The law had yet to recognize their union, but the promise they had exchanged and the small lives growing in her womb were all the bond Friya needed.
"You make a cute couple." The woman sipped a spoonful of broth. "I’m Eryl of the Black Stork."
"And I’m Friya Ernas of the Griffon Kingdom." Friya replied while offering her hand to Eryl.
"Is... yours a common name in the Kingdom?"
"Yes." Friya nodded, realizing her own blunder. "Why do you ask?"
"Because Drenya too is from the Griffon Kingdom and she has a daughter with your same name." Eryl replied. "Between that and your resemblance to Drenya, for a moment I thought you were her daughter. I guess Mogar isn’t that small."
"Indeed." Friya smiled, yet the corners of her mouth twitched from the stress.
’That’s my mother down to a T!’ Friya thought while handing a bowl full of spoons to a flabbergasted patient.
"Life was harsh, and Drenya had a lot of ideas to make it better, but no one trusted her enough to listen to an outsider." Eryl said. "Drenya never complained and kept working hard until she earned the right to speak in front of the elders.
"After that, things for the Black Stork tribe got better. Until yesterday." She lowered her gaze, staring at the broth for answers that never came.
"What about her daughter? Freya?" Nalrond asked, snapping Eryl out of her daze.
"Friya, young man. Just like your wife." She grunted. "And I don’t know much about her, just like I don’t know much about what Drenya did to earn her exile. She only talked about those things at the beginning, when she was too angry or drunk to hold her tongue.
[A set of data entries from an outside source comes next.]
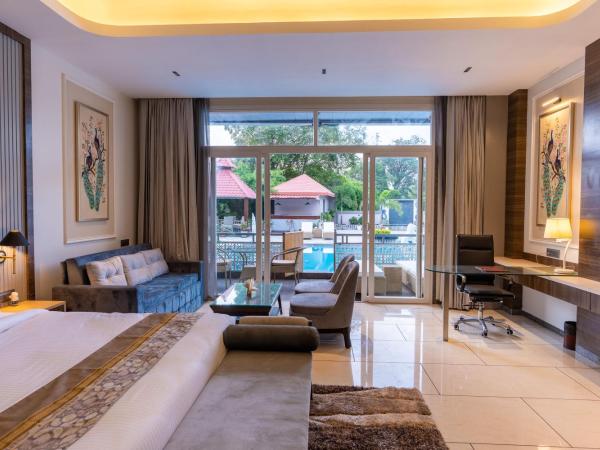 Mountain Creek Villa Udaipur : photo 3 de la chambre chambre lit king-size - vue sur montagne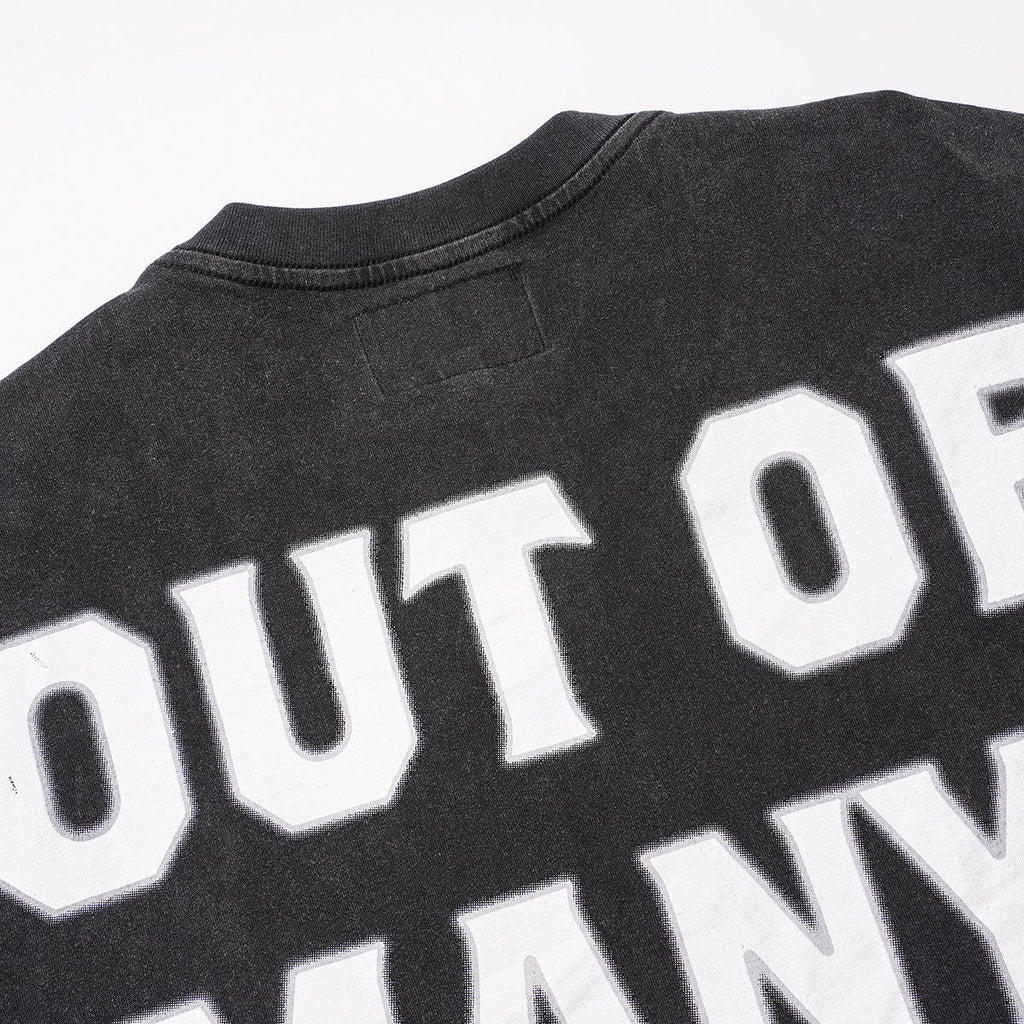 Godspeed Out of Many One Washed Black Graphic T-Shirt — detail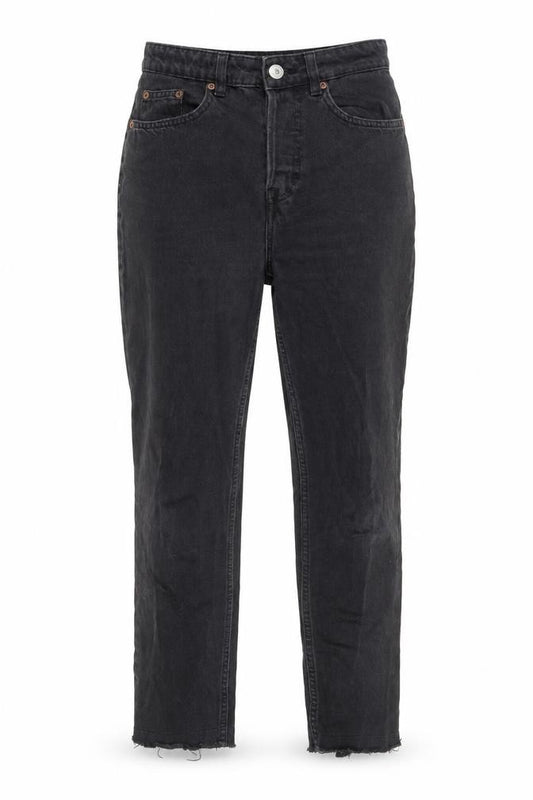 Front view of H&M Divided Women’s Black Jeans, size UK 8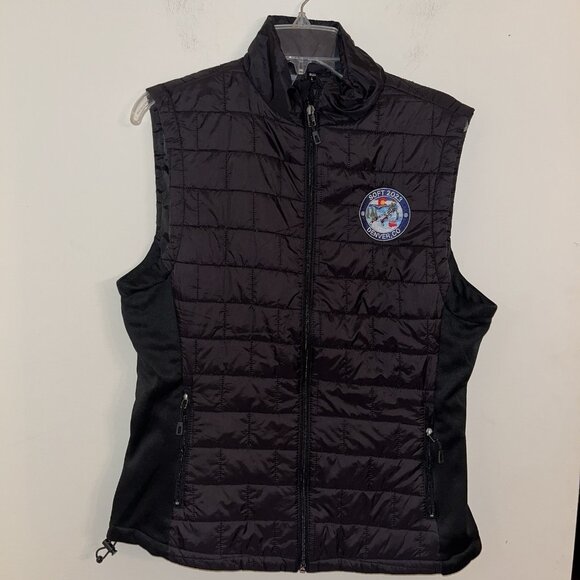 Soft 2023 Denver Colorado Patch Burnside Womens Black Winter Vest Large Skiing - Picture 1 of 16
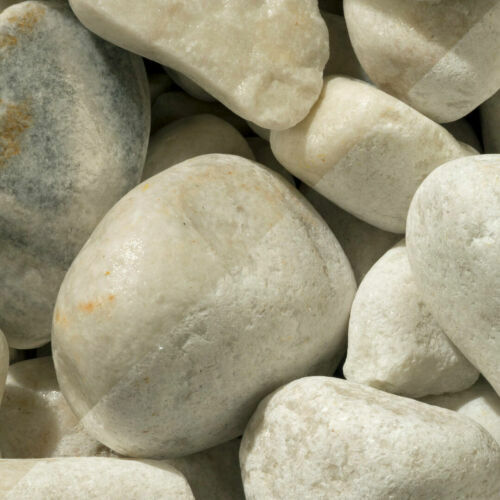 White cobbles premium - white,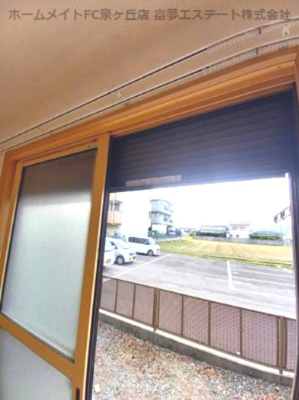 【セキュリティ】 | コンフォート箕形 | 1階 雨戸シャッター付き　※同物件・反転タイプ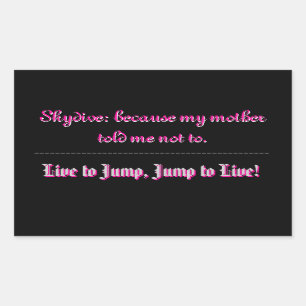 Pegatinas de Skydive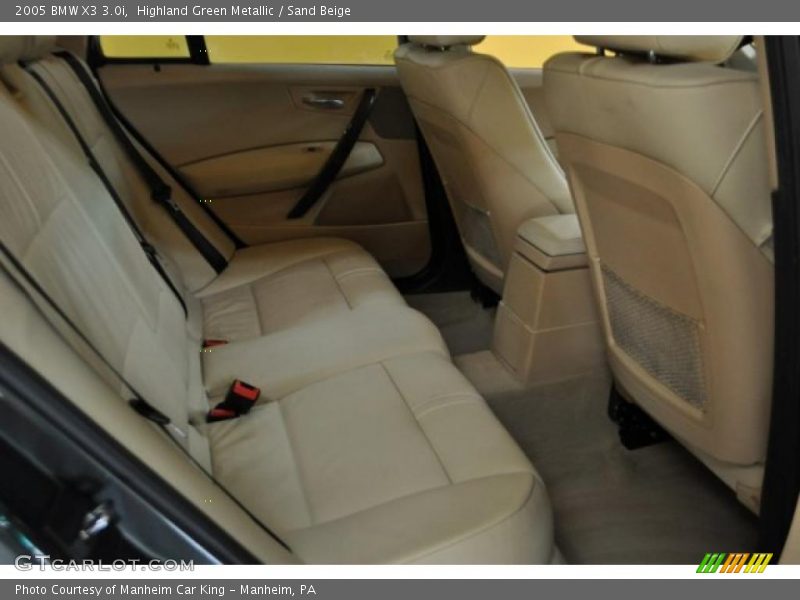 Highland Green Metallic / Sand Beige 2005 BMW X3 3.0i
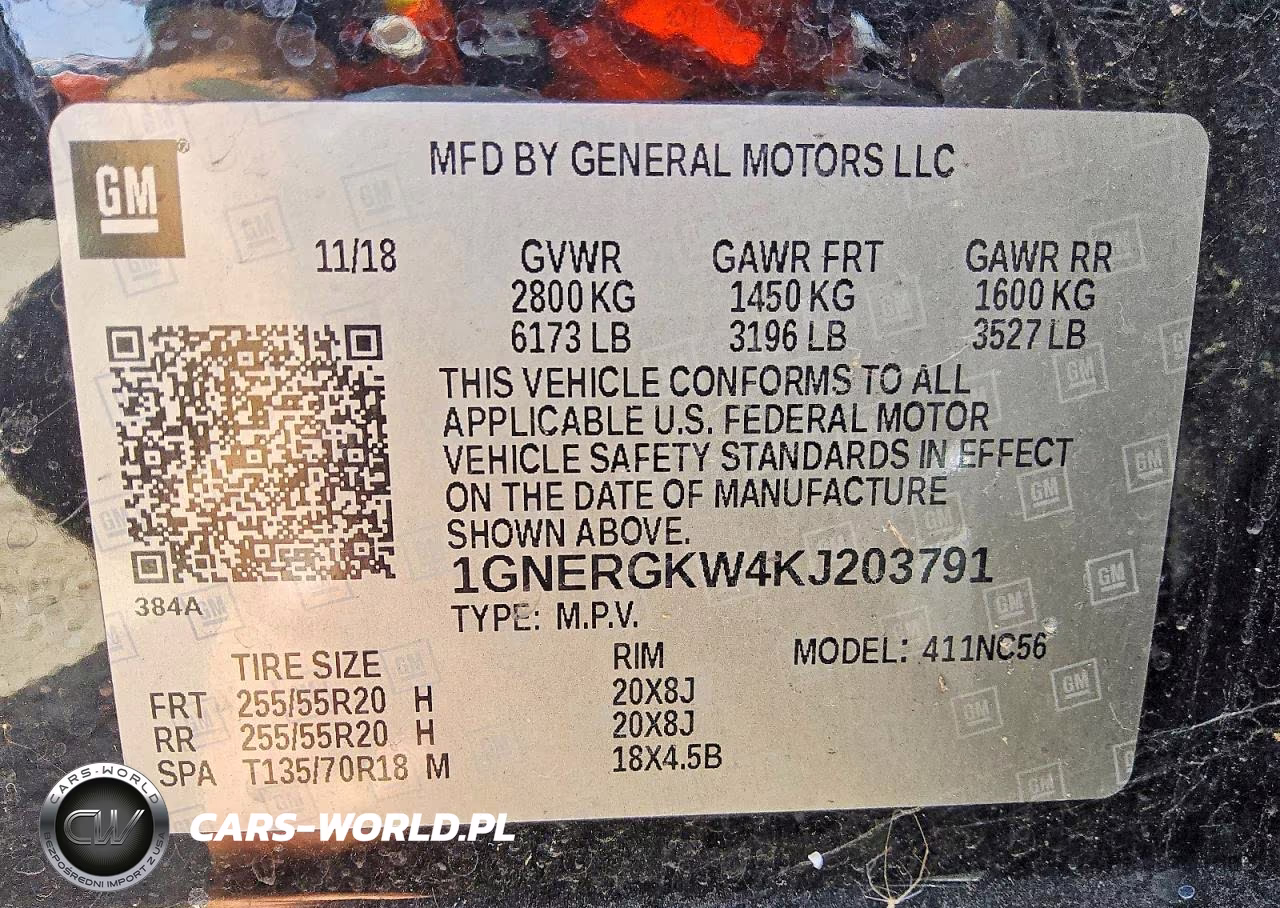 2019 Chevrolet Traverse Lt VIN:1GNERGKW4KJ203791 - 13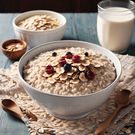 A bowl of oatmeal  (AI generated)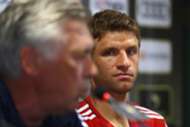 *NO GALLERY* Carlo Ancelotti Thomas Müller FC Bayern München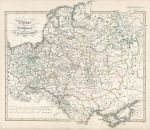 Poland & Lithuania, 1125 - 1386, published 1846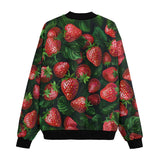 Bomber Jacket Strawberries with Leaves
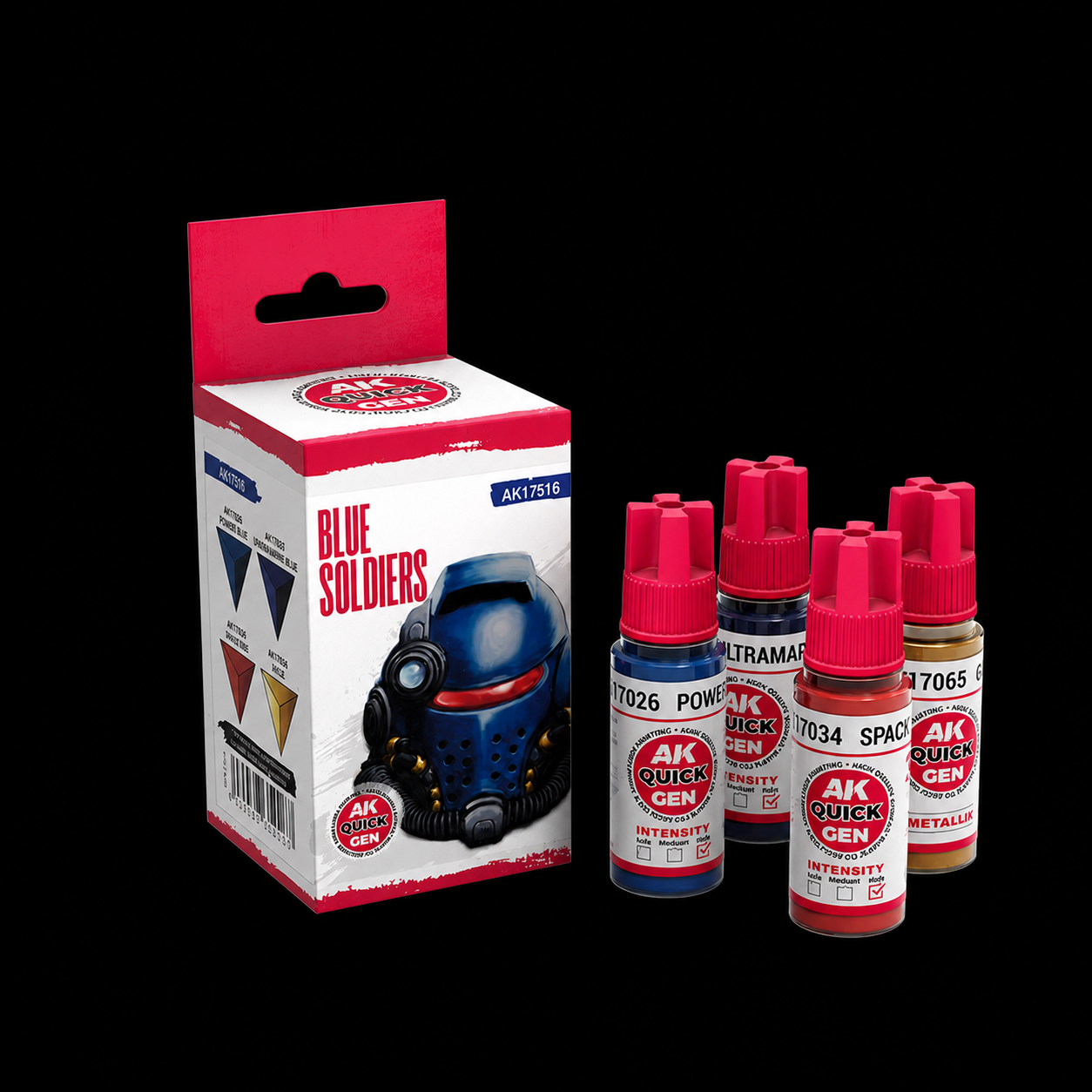AK: QUICK GEN - BLUE SOLDIER - SET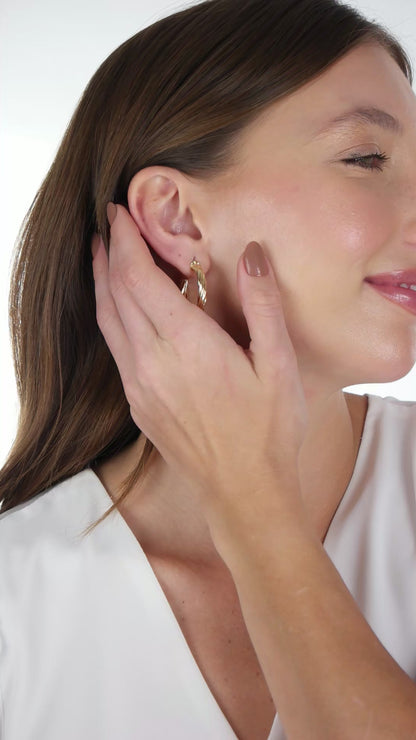 Sculptural Hoops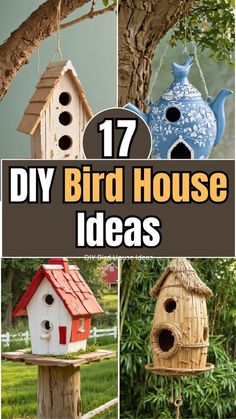 17 diy bird house ideas that are easy to make and great for the backyard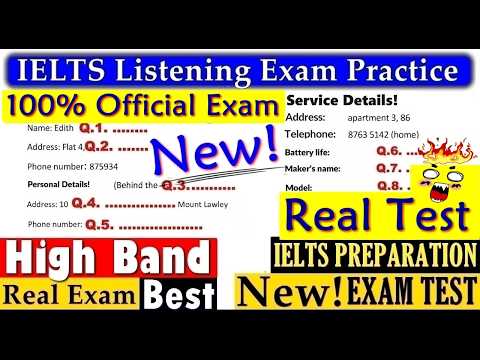 IELTS LISTENING PRACTICE TEST 2025 WITH ANSWERS | 12.11.2025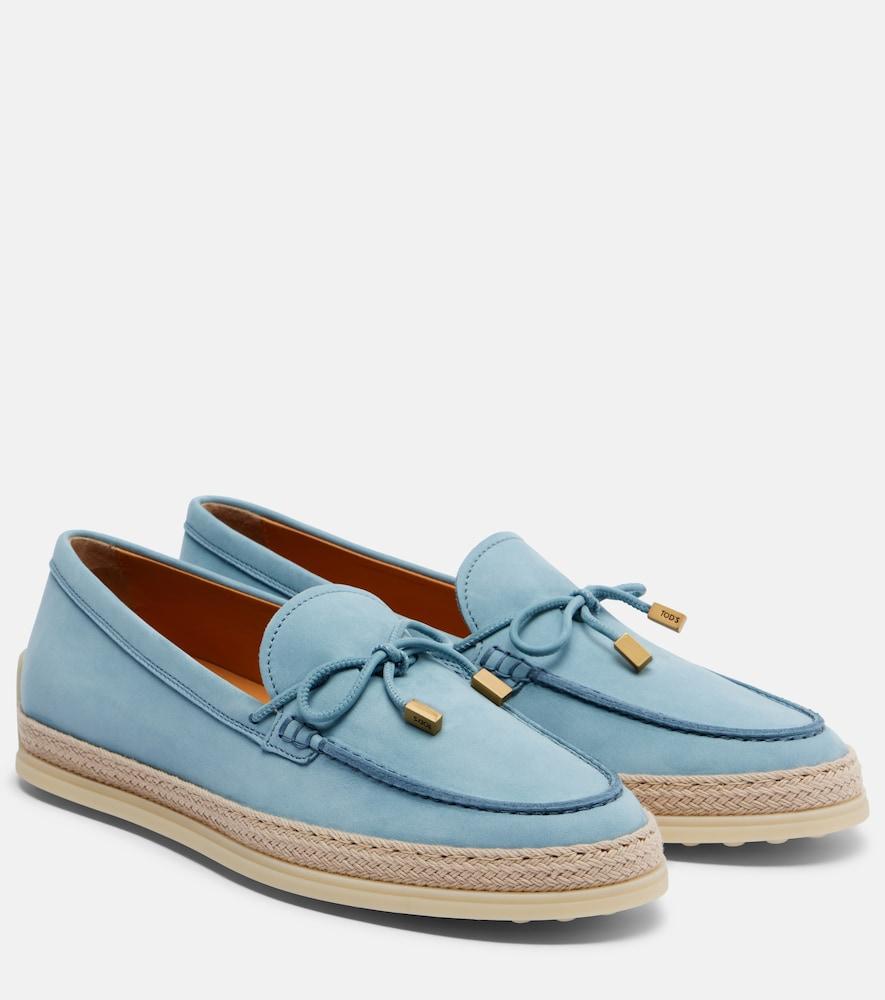 tod's suede driving shoes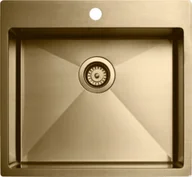 Zlewozmywaki - Zlewozmywak kuchenny Diskho 5540 Stalowy Mosiądz Polerowany PVD - miniaturka - grafika 1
"Drenya claimed that Friya is a talented mage who has been accepted into one of the Kingdom’s six great academies. I bet that Drenya’s original plan was to use her daughter’s powers to get herself a position of power in one of the largest free tribes and use her riches to become a village elder, if not even the chief.
"That woman was too ambitious for her own good, and I can tell you that she regarded the Black Stork as a consolation prize."
’That’s why Drenya only included me in her escape plan and left my siblings and the rest of her family to die!’ Friya thought, her inner turmoil causing the broth in the cauldron to boil.
’She knew that Salaark would have never welcomed a traitor in her court. Best case scenario, Salaark would have killed Drenya on the spot. Worst case scenario, she would have returned Drenya to the Kingdom.
’Drenya needed me and the tier four spells I learned at the White Griffon academy to start a new life at the same level as her old one! I was just like the gold she smuggled past the borders, a means to an end.’
"I’m very sorry. Please, take this." Nalrond replaced the glass of frozen water in the hands of Friya’s latest victim with one filled with fruit juice. "Come, dear. You must have overexerted yourself. You need a break."
"Don’t worry about us." A kid with three trays but no food on any of them said. "You have done enough, Miss Healer. Go get some rest."
’And let us get something we can actually eat.’ Everyone thought.